The advisory included a reminder that a financial institution is required to file a suspicious activity report (SAR) if it knows, suspects, or has reason to suspect a transaction conducted or attempted by, at, or through the financial institution involves or aggregates to $5,000 (or, with one exception, $2,000 for MSBs) or more in funds or other assets and involves funds derived from illegal activity, or attempts to disguise funds derived from illegal activity; is designed to evade regulations promulgated under the BSA; lacks a business or apparent lawful purpose; or involves the use of the financial institution to facilitate criminal activity.
Treasury’s Office of Foreign Assets Control (OFAC) also issued an advisory, entitled Advisory on Potential Sanctions Risks for Facilitating Ransomware Payments, to highlight the sanctions risks associated with facilitating ransomware payments on behalf of victims targeted by malicious cyber-enabled activities. According to OFAC, companies that facilitate ransomware payments to cyber actors on behalf of victims, including financial institutions, cyber insurance firms, and companies involved in digital forensics and incident response, not only encourage future ransomware payment demands but also may risk violating OFAC regulations.
OFAC has designated numerous malicious cyber actors under its cyber-related sanctions program and other sanctions programs, including perpetrators of ransomware attacks and those who facilitate ransomware transactions. For example, the May 2017 WannaCry attack was linked to the Lazarus Group, a cybercriminal organization sponsored by North Korea.
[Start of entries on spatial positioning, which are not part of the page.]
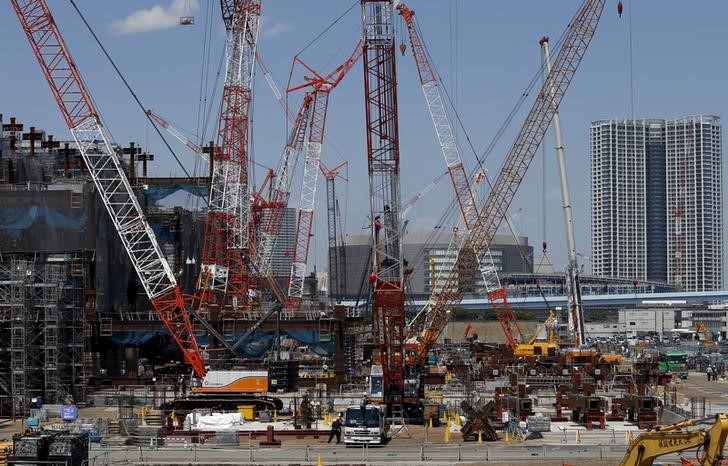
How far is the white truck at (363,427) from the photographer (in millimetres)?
50688

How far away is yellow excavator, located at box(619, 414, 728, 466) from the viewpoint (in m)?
32.9

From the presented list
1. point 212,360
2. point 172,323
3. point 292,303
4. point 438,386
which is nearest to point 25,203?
point 172,323

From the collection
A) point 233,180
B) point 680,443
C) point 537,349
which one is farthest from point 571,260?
point 680,443

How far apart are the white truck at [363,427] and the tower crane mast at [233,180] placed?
162 feet

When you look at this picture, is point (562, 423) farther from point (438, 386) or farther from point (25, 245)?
point (25, 245)

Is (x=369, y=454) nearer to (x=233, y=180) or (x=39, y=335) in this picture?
(x=39, y=335)

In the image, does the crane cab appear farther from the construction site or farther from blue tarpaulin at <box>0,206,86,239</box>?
blue tarpaulin at <box>0,206,86,239</box>

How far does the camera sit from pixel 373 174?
6988 centimetres

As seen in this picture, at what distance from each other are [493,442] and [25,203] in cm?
5487

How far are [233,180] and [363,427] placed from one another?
176 ft

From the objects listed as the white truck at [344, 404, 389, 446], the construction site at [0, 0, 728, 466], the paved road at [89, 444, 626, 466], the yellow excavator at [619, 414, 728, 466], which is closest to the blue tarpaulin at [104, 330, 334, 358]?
the construction site at [0, 0, 728, 466]

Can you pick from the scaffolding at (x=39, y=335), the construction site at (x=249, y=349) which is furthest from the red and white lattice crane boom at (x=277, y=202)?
the scaffolding at (x=39, y=335)

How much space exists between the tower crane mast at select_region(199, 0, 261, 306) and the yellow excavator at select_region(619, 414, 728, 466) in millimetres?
67450

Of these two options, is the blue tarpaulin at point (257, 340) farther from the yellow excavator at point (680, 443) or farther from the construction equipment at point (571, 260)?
the yellow excavator at point (680, 443)
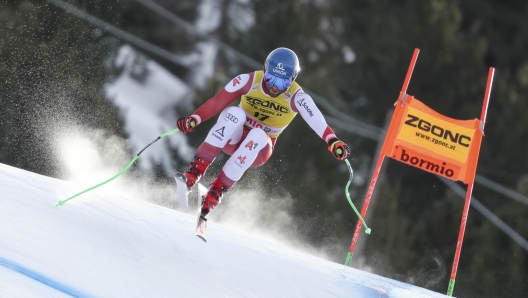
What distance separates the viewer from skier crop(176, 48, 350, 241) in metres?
5.32

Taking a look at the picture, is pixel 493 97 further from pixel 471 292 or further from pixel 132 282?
pixel 132 282

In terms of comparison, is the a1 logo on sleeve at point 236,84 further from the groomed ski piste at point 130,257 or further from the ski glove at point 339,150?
the groomed ski piste at point 130,257

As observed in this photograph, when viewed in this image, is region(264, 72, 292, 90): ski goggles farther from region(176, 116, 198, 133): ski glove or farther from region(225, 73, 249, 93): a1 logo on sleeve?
region(176, 116, 198, 133): ski glove

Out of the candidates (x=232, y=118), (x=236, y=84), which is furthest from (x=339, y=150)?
(x=236, y=84)

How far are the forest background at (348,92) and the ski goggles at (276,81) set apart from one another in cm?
499

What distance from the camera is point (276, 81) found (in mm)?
5512

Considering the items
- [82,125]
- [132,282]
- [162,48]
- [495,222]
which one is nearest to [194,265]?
[132,282]

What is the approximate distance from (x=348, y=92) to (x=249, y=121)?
1738cm

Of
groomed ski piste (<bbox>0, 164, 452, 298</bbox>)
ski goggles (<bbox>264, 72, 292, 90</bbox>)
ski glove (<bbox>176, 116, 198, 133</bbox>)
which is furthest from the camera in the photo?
ski goggles (<bbox>264, 72, 292, 90</bbox>)

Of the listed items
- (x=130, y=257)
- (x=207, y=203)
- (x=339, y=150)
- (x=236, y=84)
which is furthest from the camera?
(x=236, y=84)

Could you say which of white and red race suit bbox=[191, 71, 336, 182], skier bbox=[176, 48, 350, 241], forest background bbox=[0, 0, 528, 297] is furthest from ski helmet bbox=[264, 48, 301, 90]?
forest background bbox=[0, 0, 528, 297]

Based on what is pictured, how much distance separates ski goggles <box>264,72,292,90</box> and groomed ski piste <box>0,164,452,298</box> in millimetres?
1099

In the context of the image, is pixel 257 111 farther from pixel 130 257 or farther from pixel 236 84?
pixel 130 257

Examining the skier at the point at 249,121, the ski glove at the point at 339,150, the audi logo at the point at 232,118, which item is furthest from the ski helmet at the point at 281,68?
the ski glove at the point at 339,150
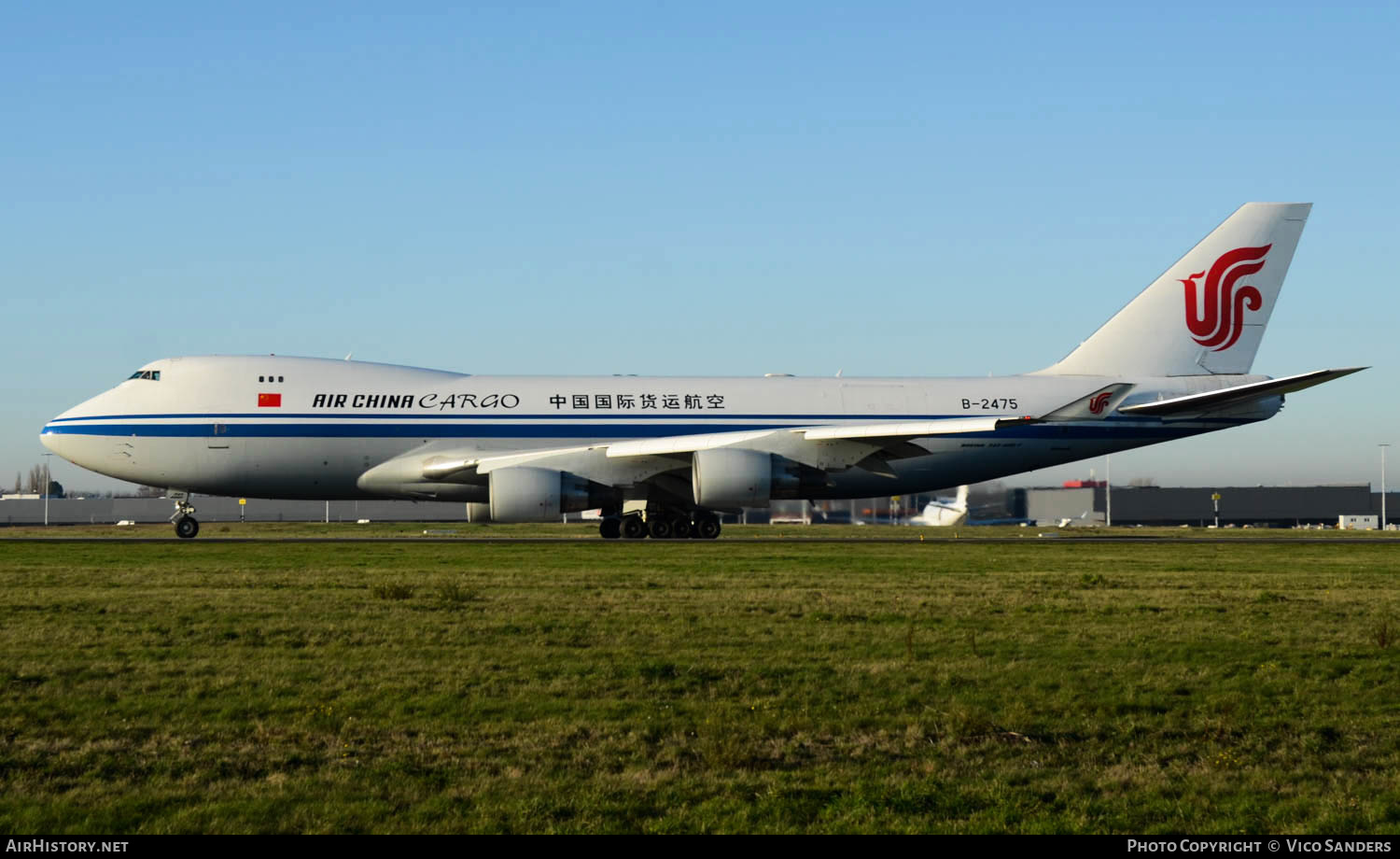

OFAC’s advisory highlights OFAC’s designations of malicious cyber actors and those who facilitate ransomware transactions under its cyber-related sanctions program. It identifies U.S. government resources for reporting ransomware attacks and provides information on the factors OFAC generally considers when determining an appropriate enforcement response to an apparent violation, such as the existence, nature, and adequacy of a sanctions compliance program. The advisory also encourages financial institutions and other companies that engage with victims of ransomware attacks to report such attacks to and fully cooperate with law enforcement, as these will be considered significant mitigating factors.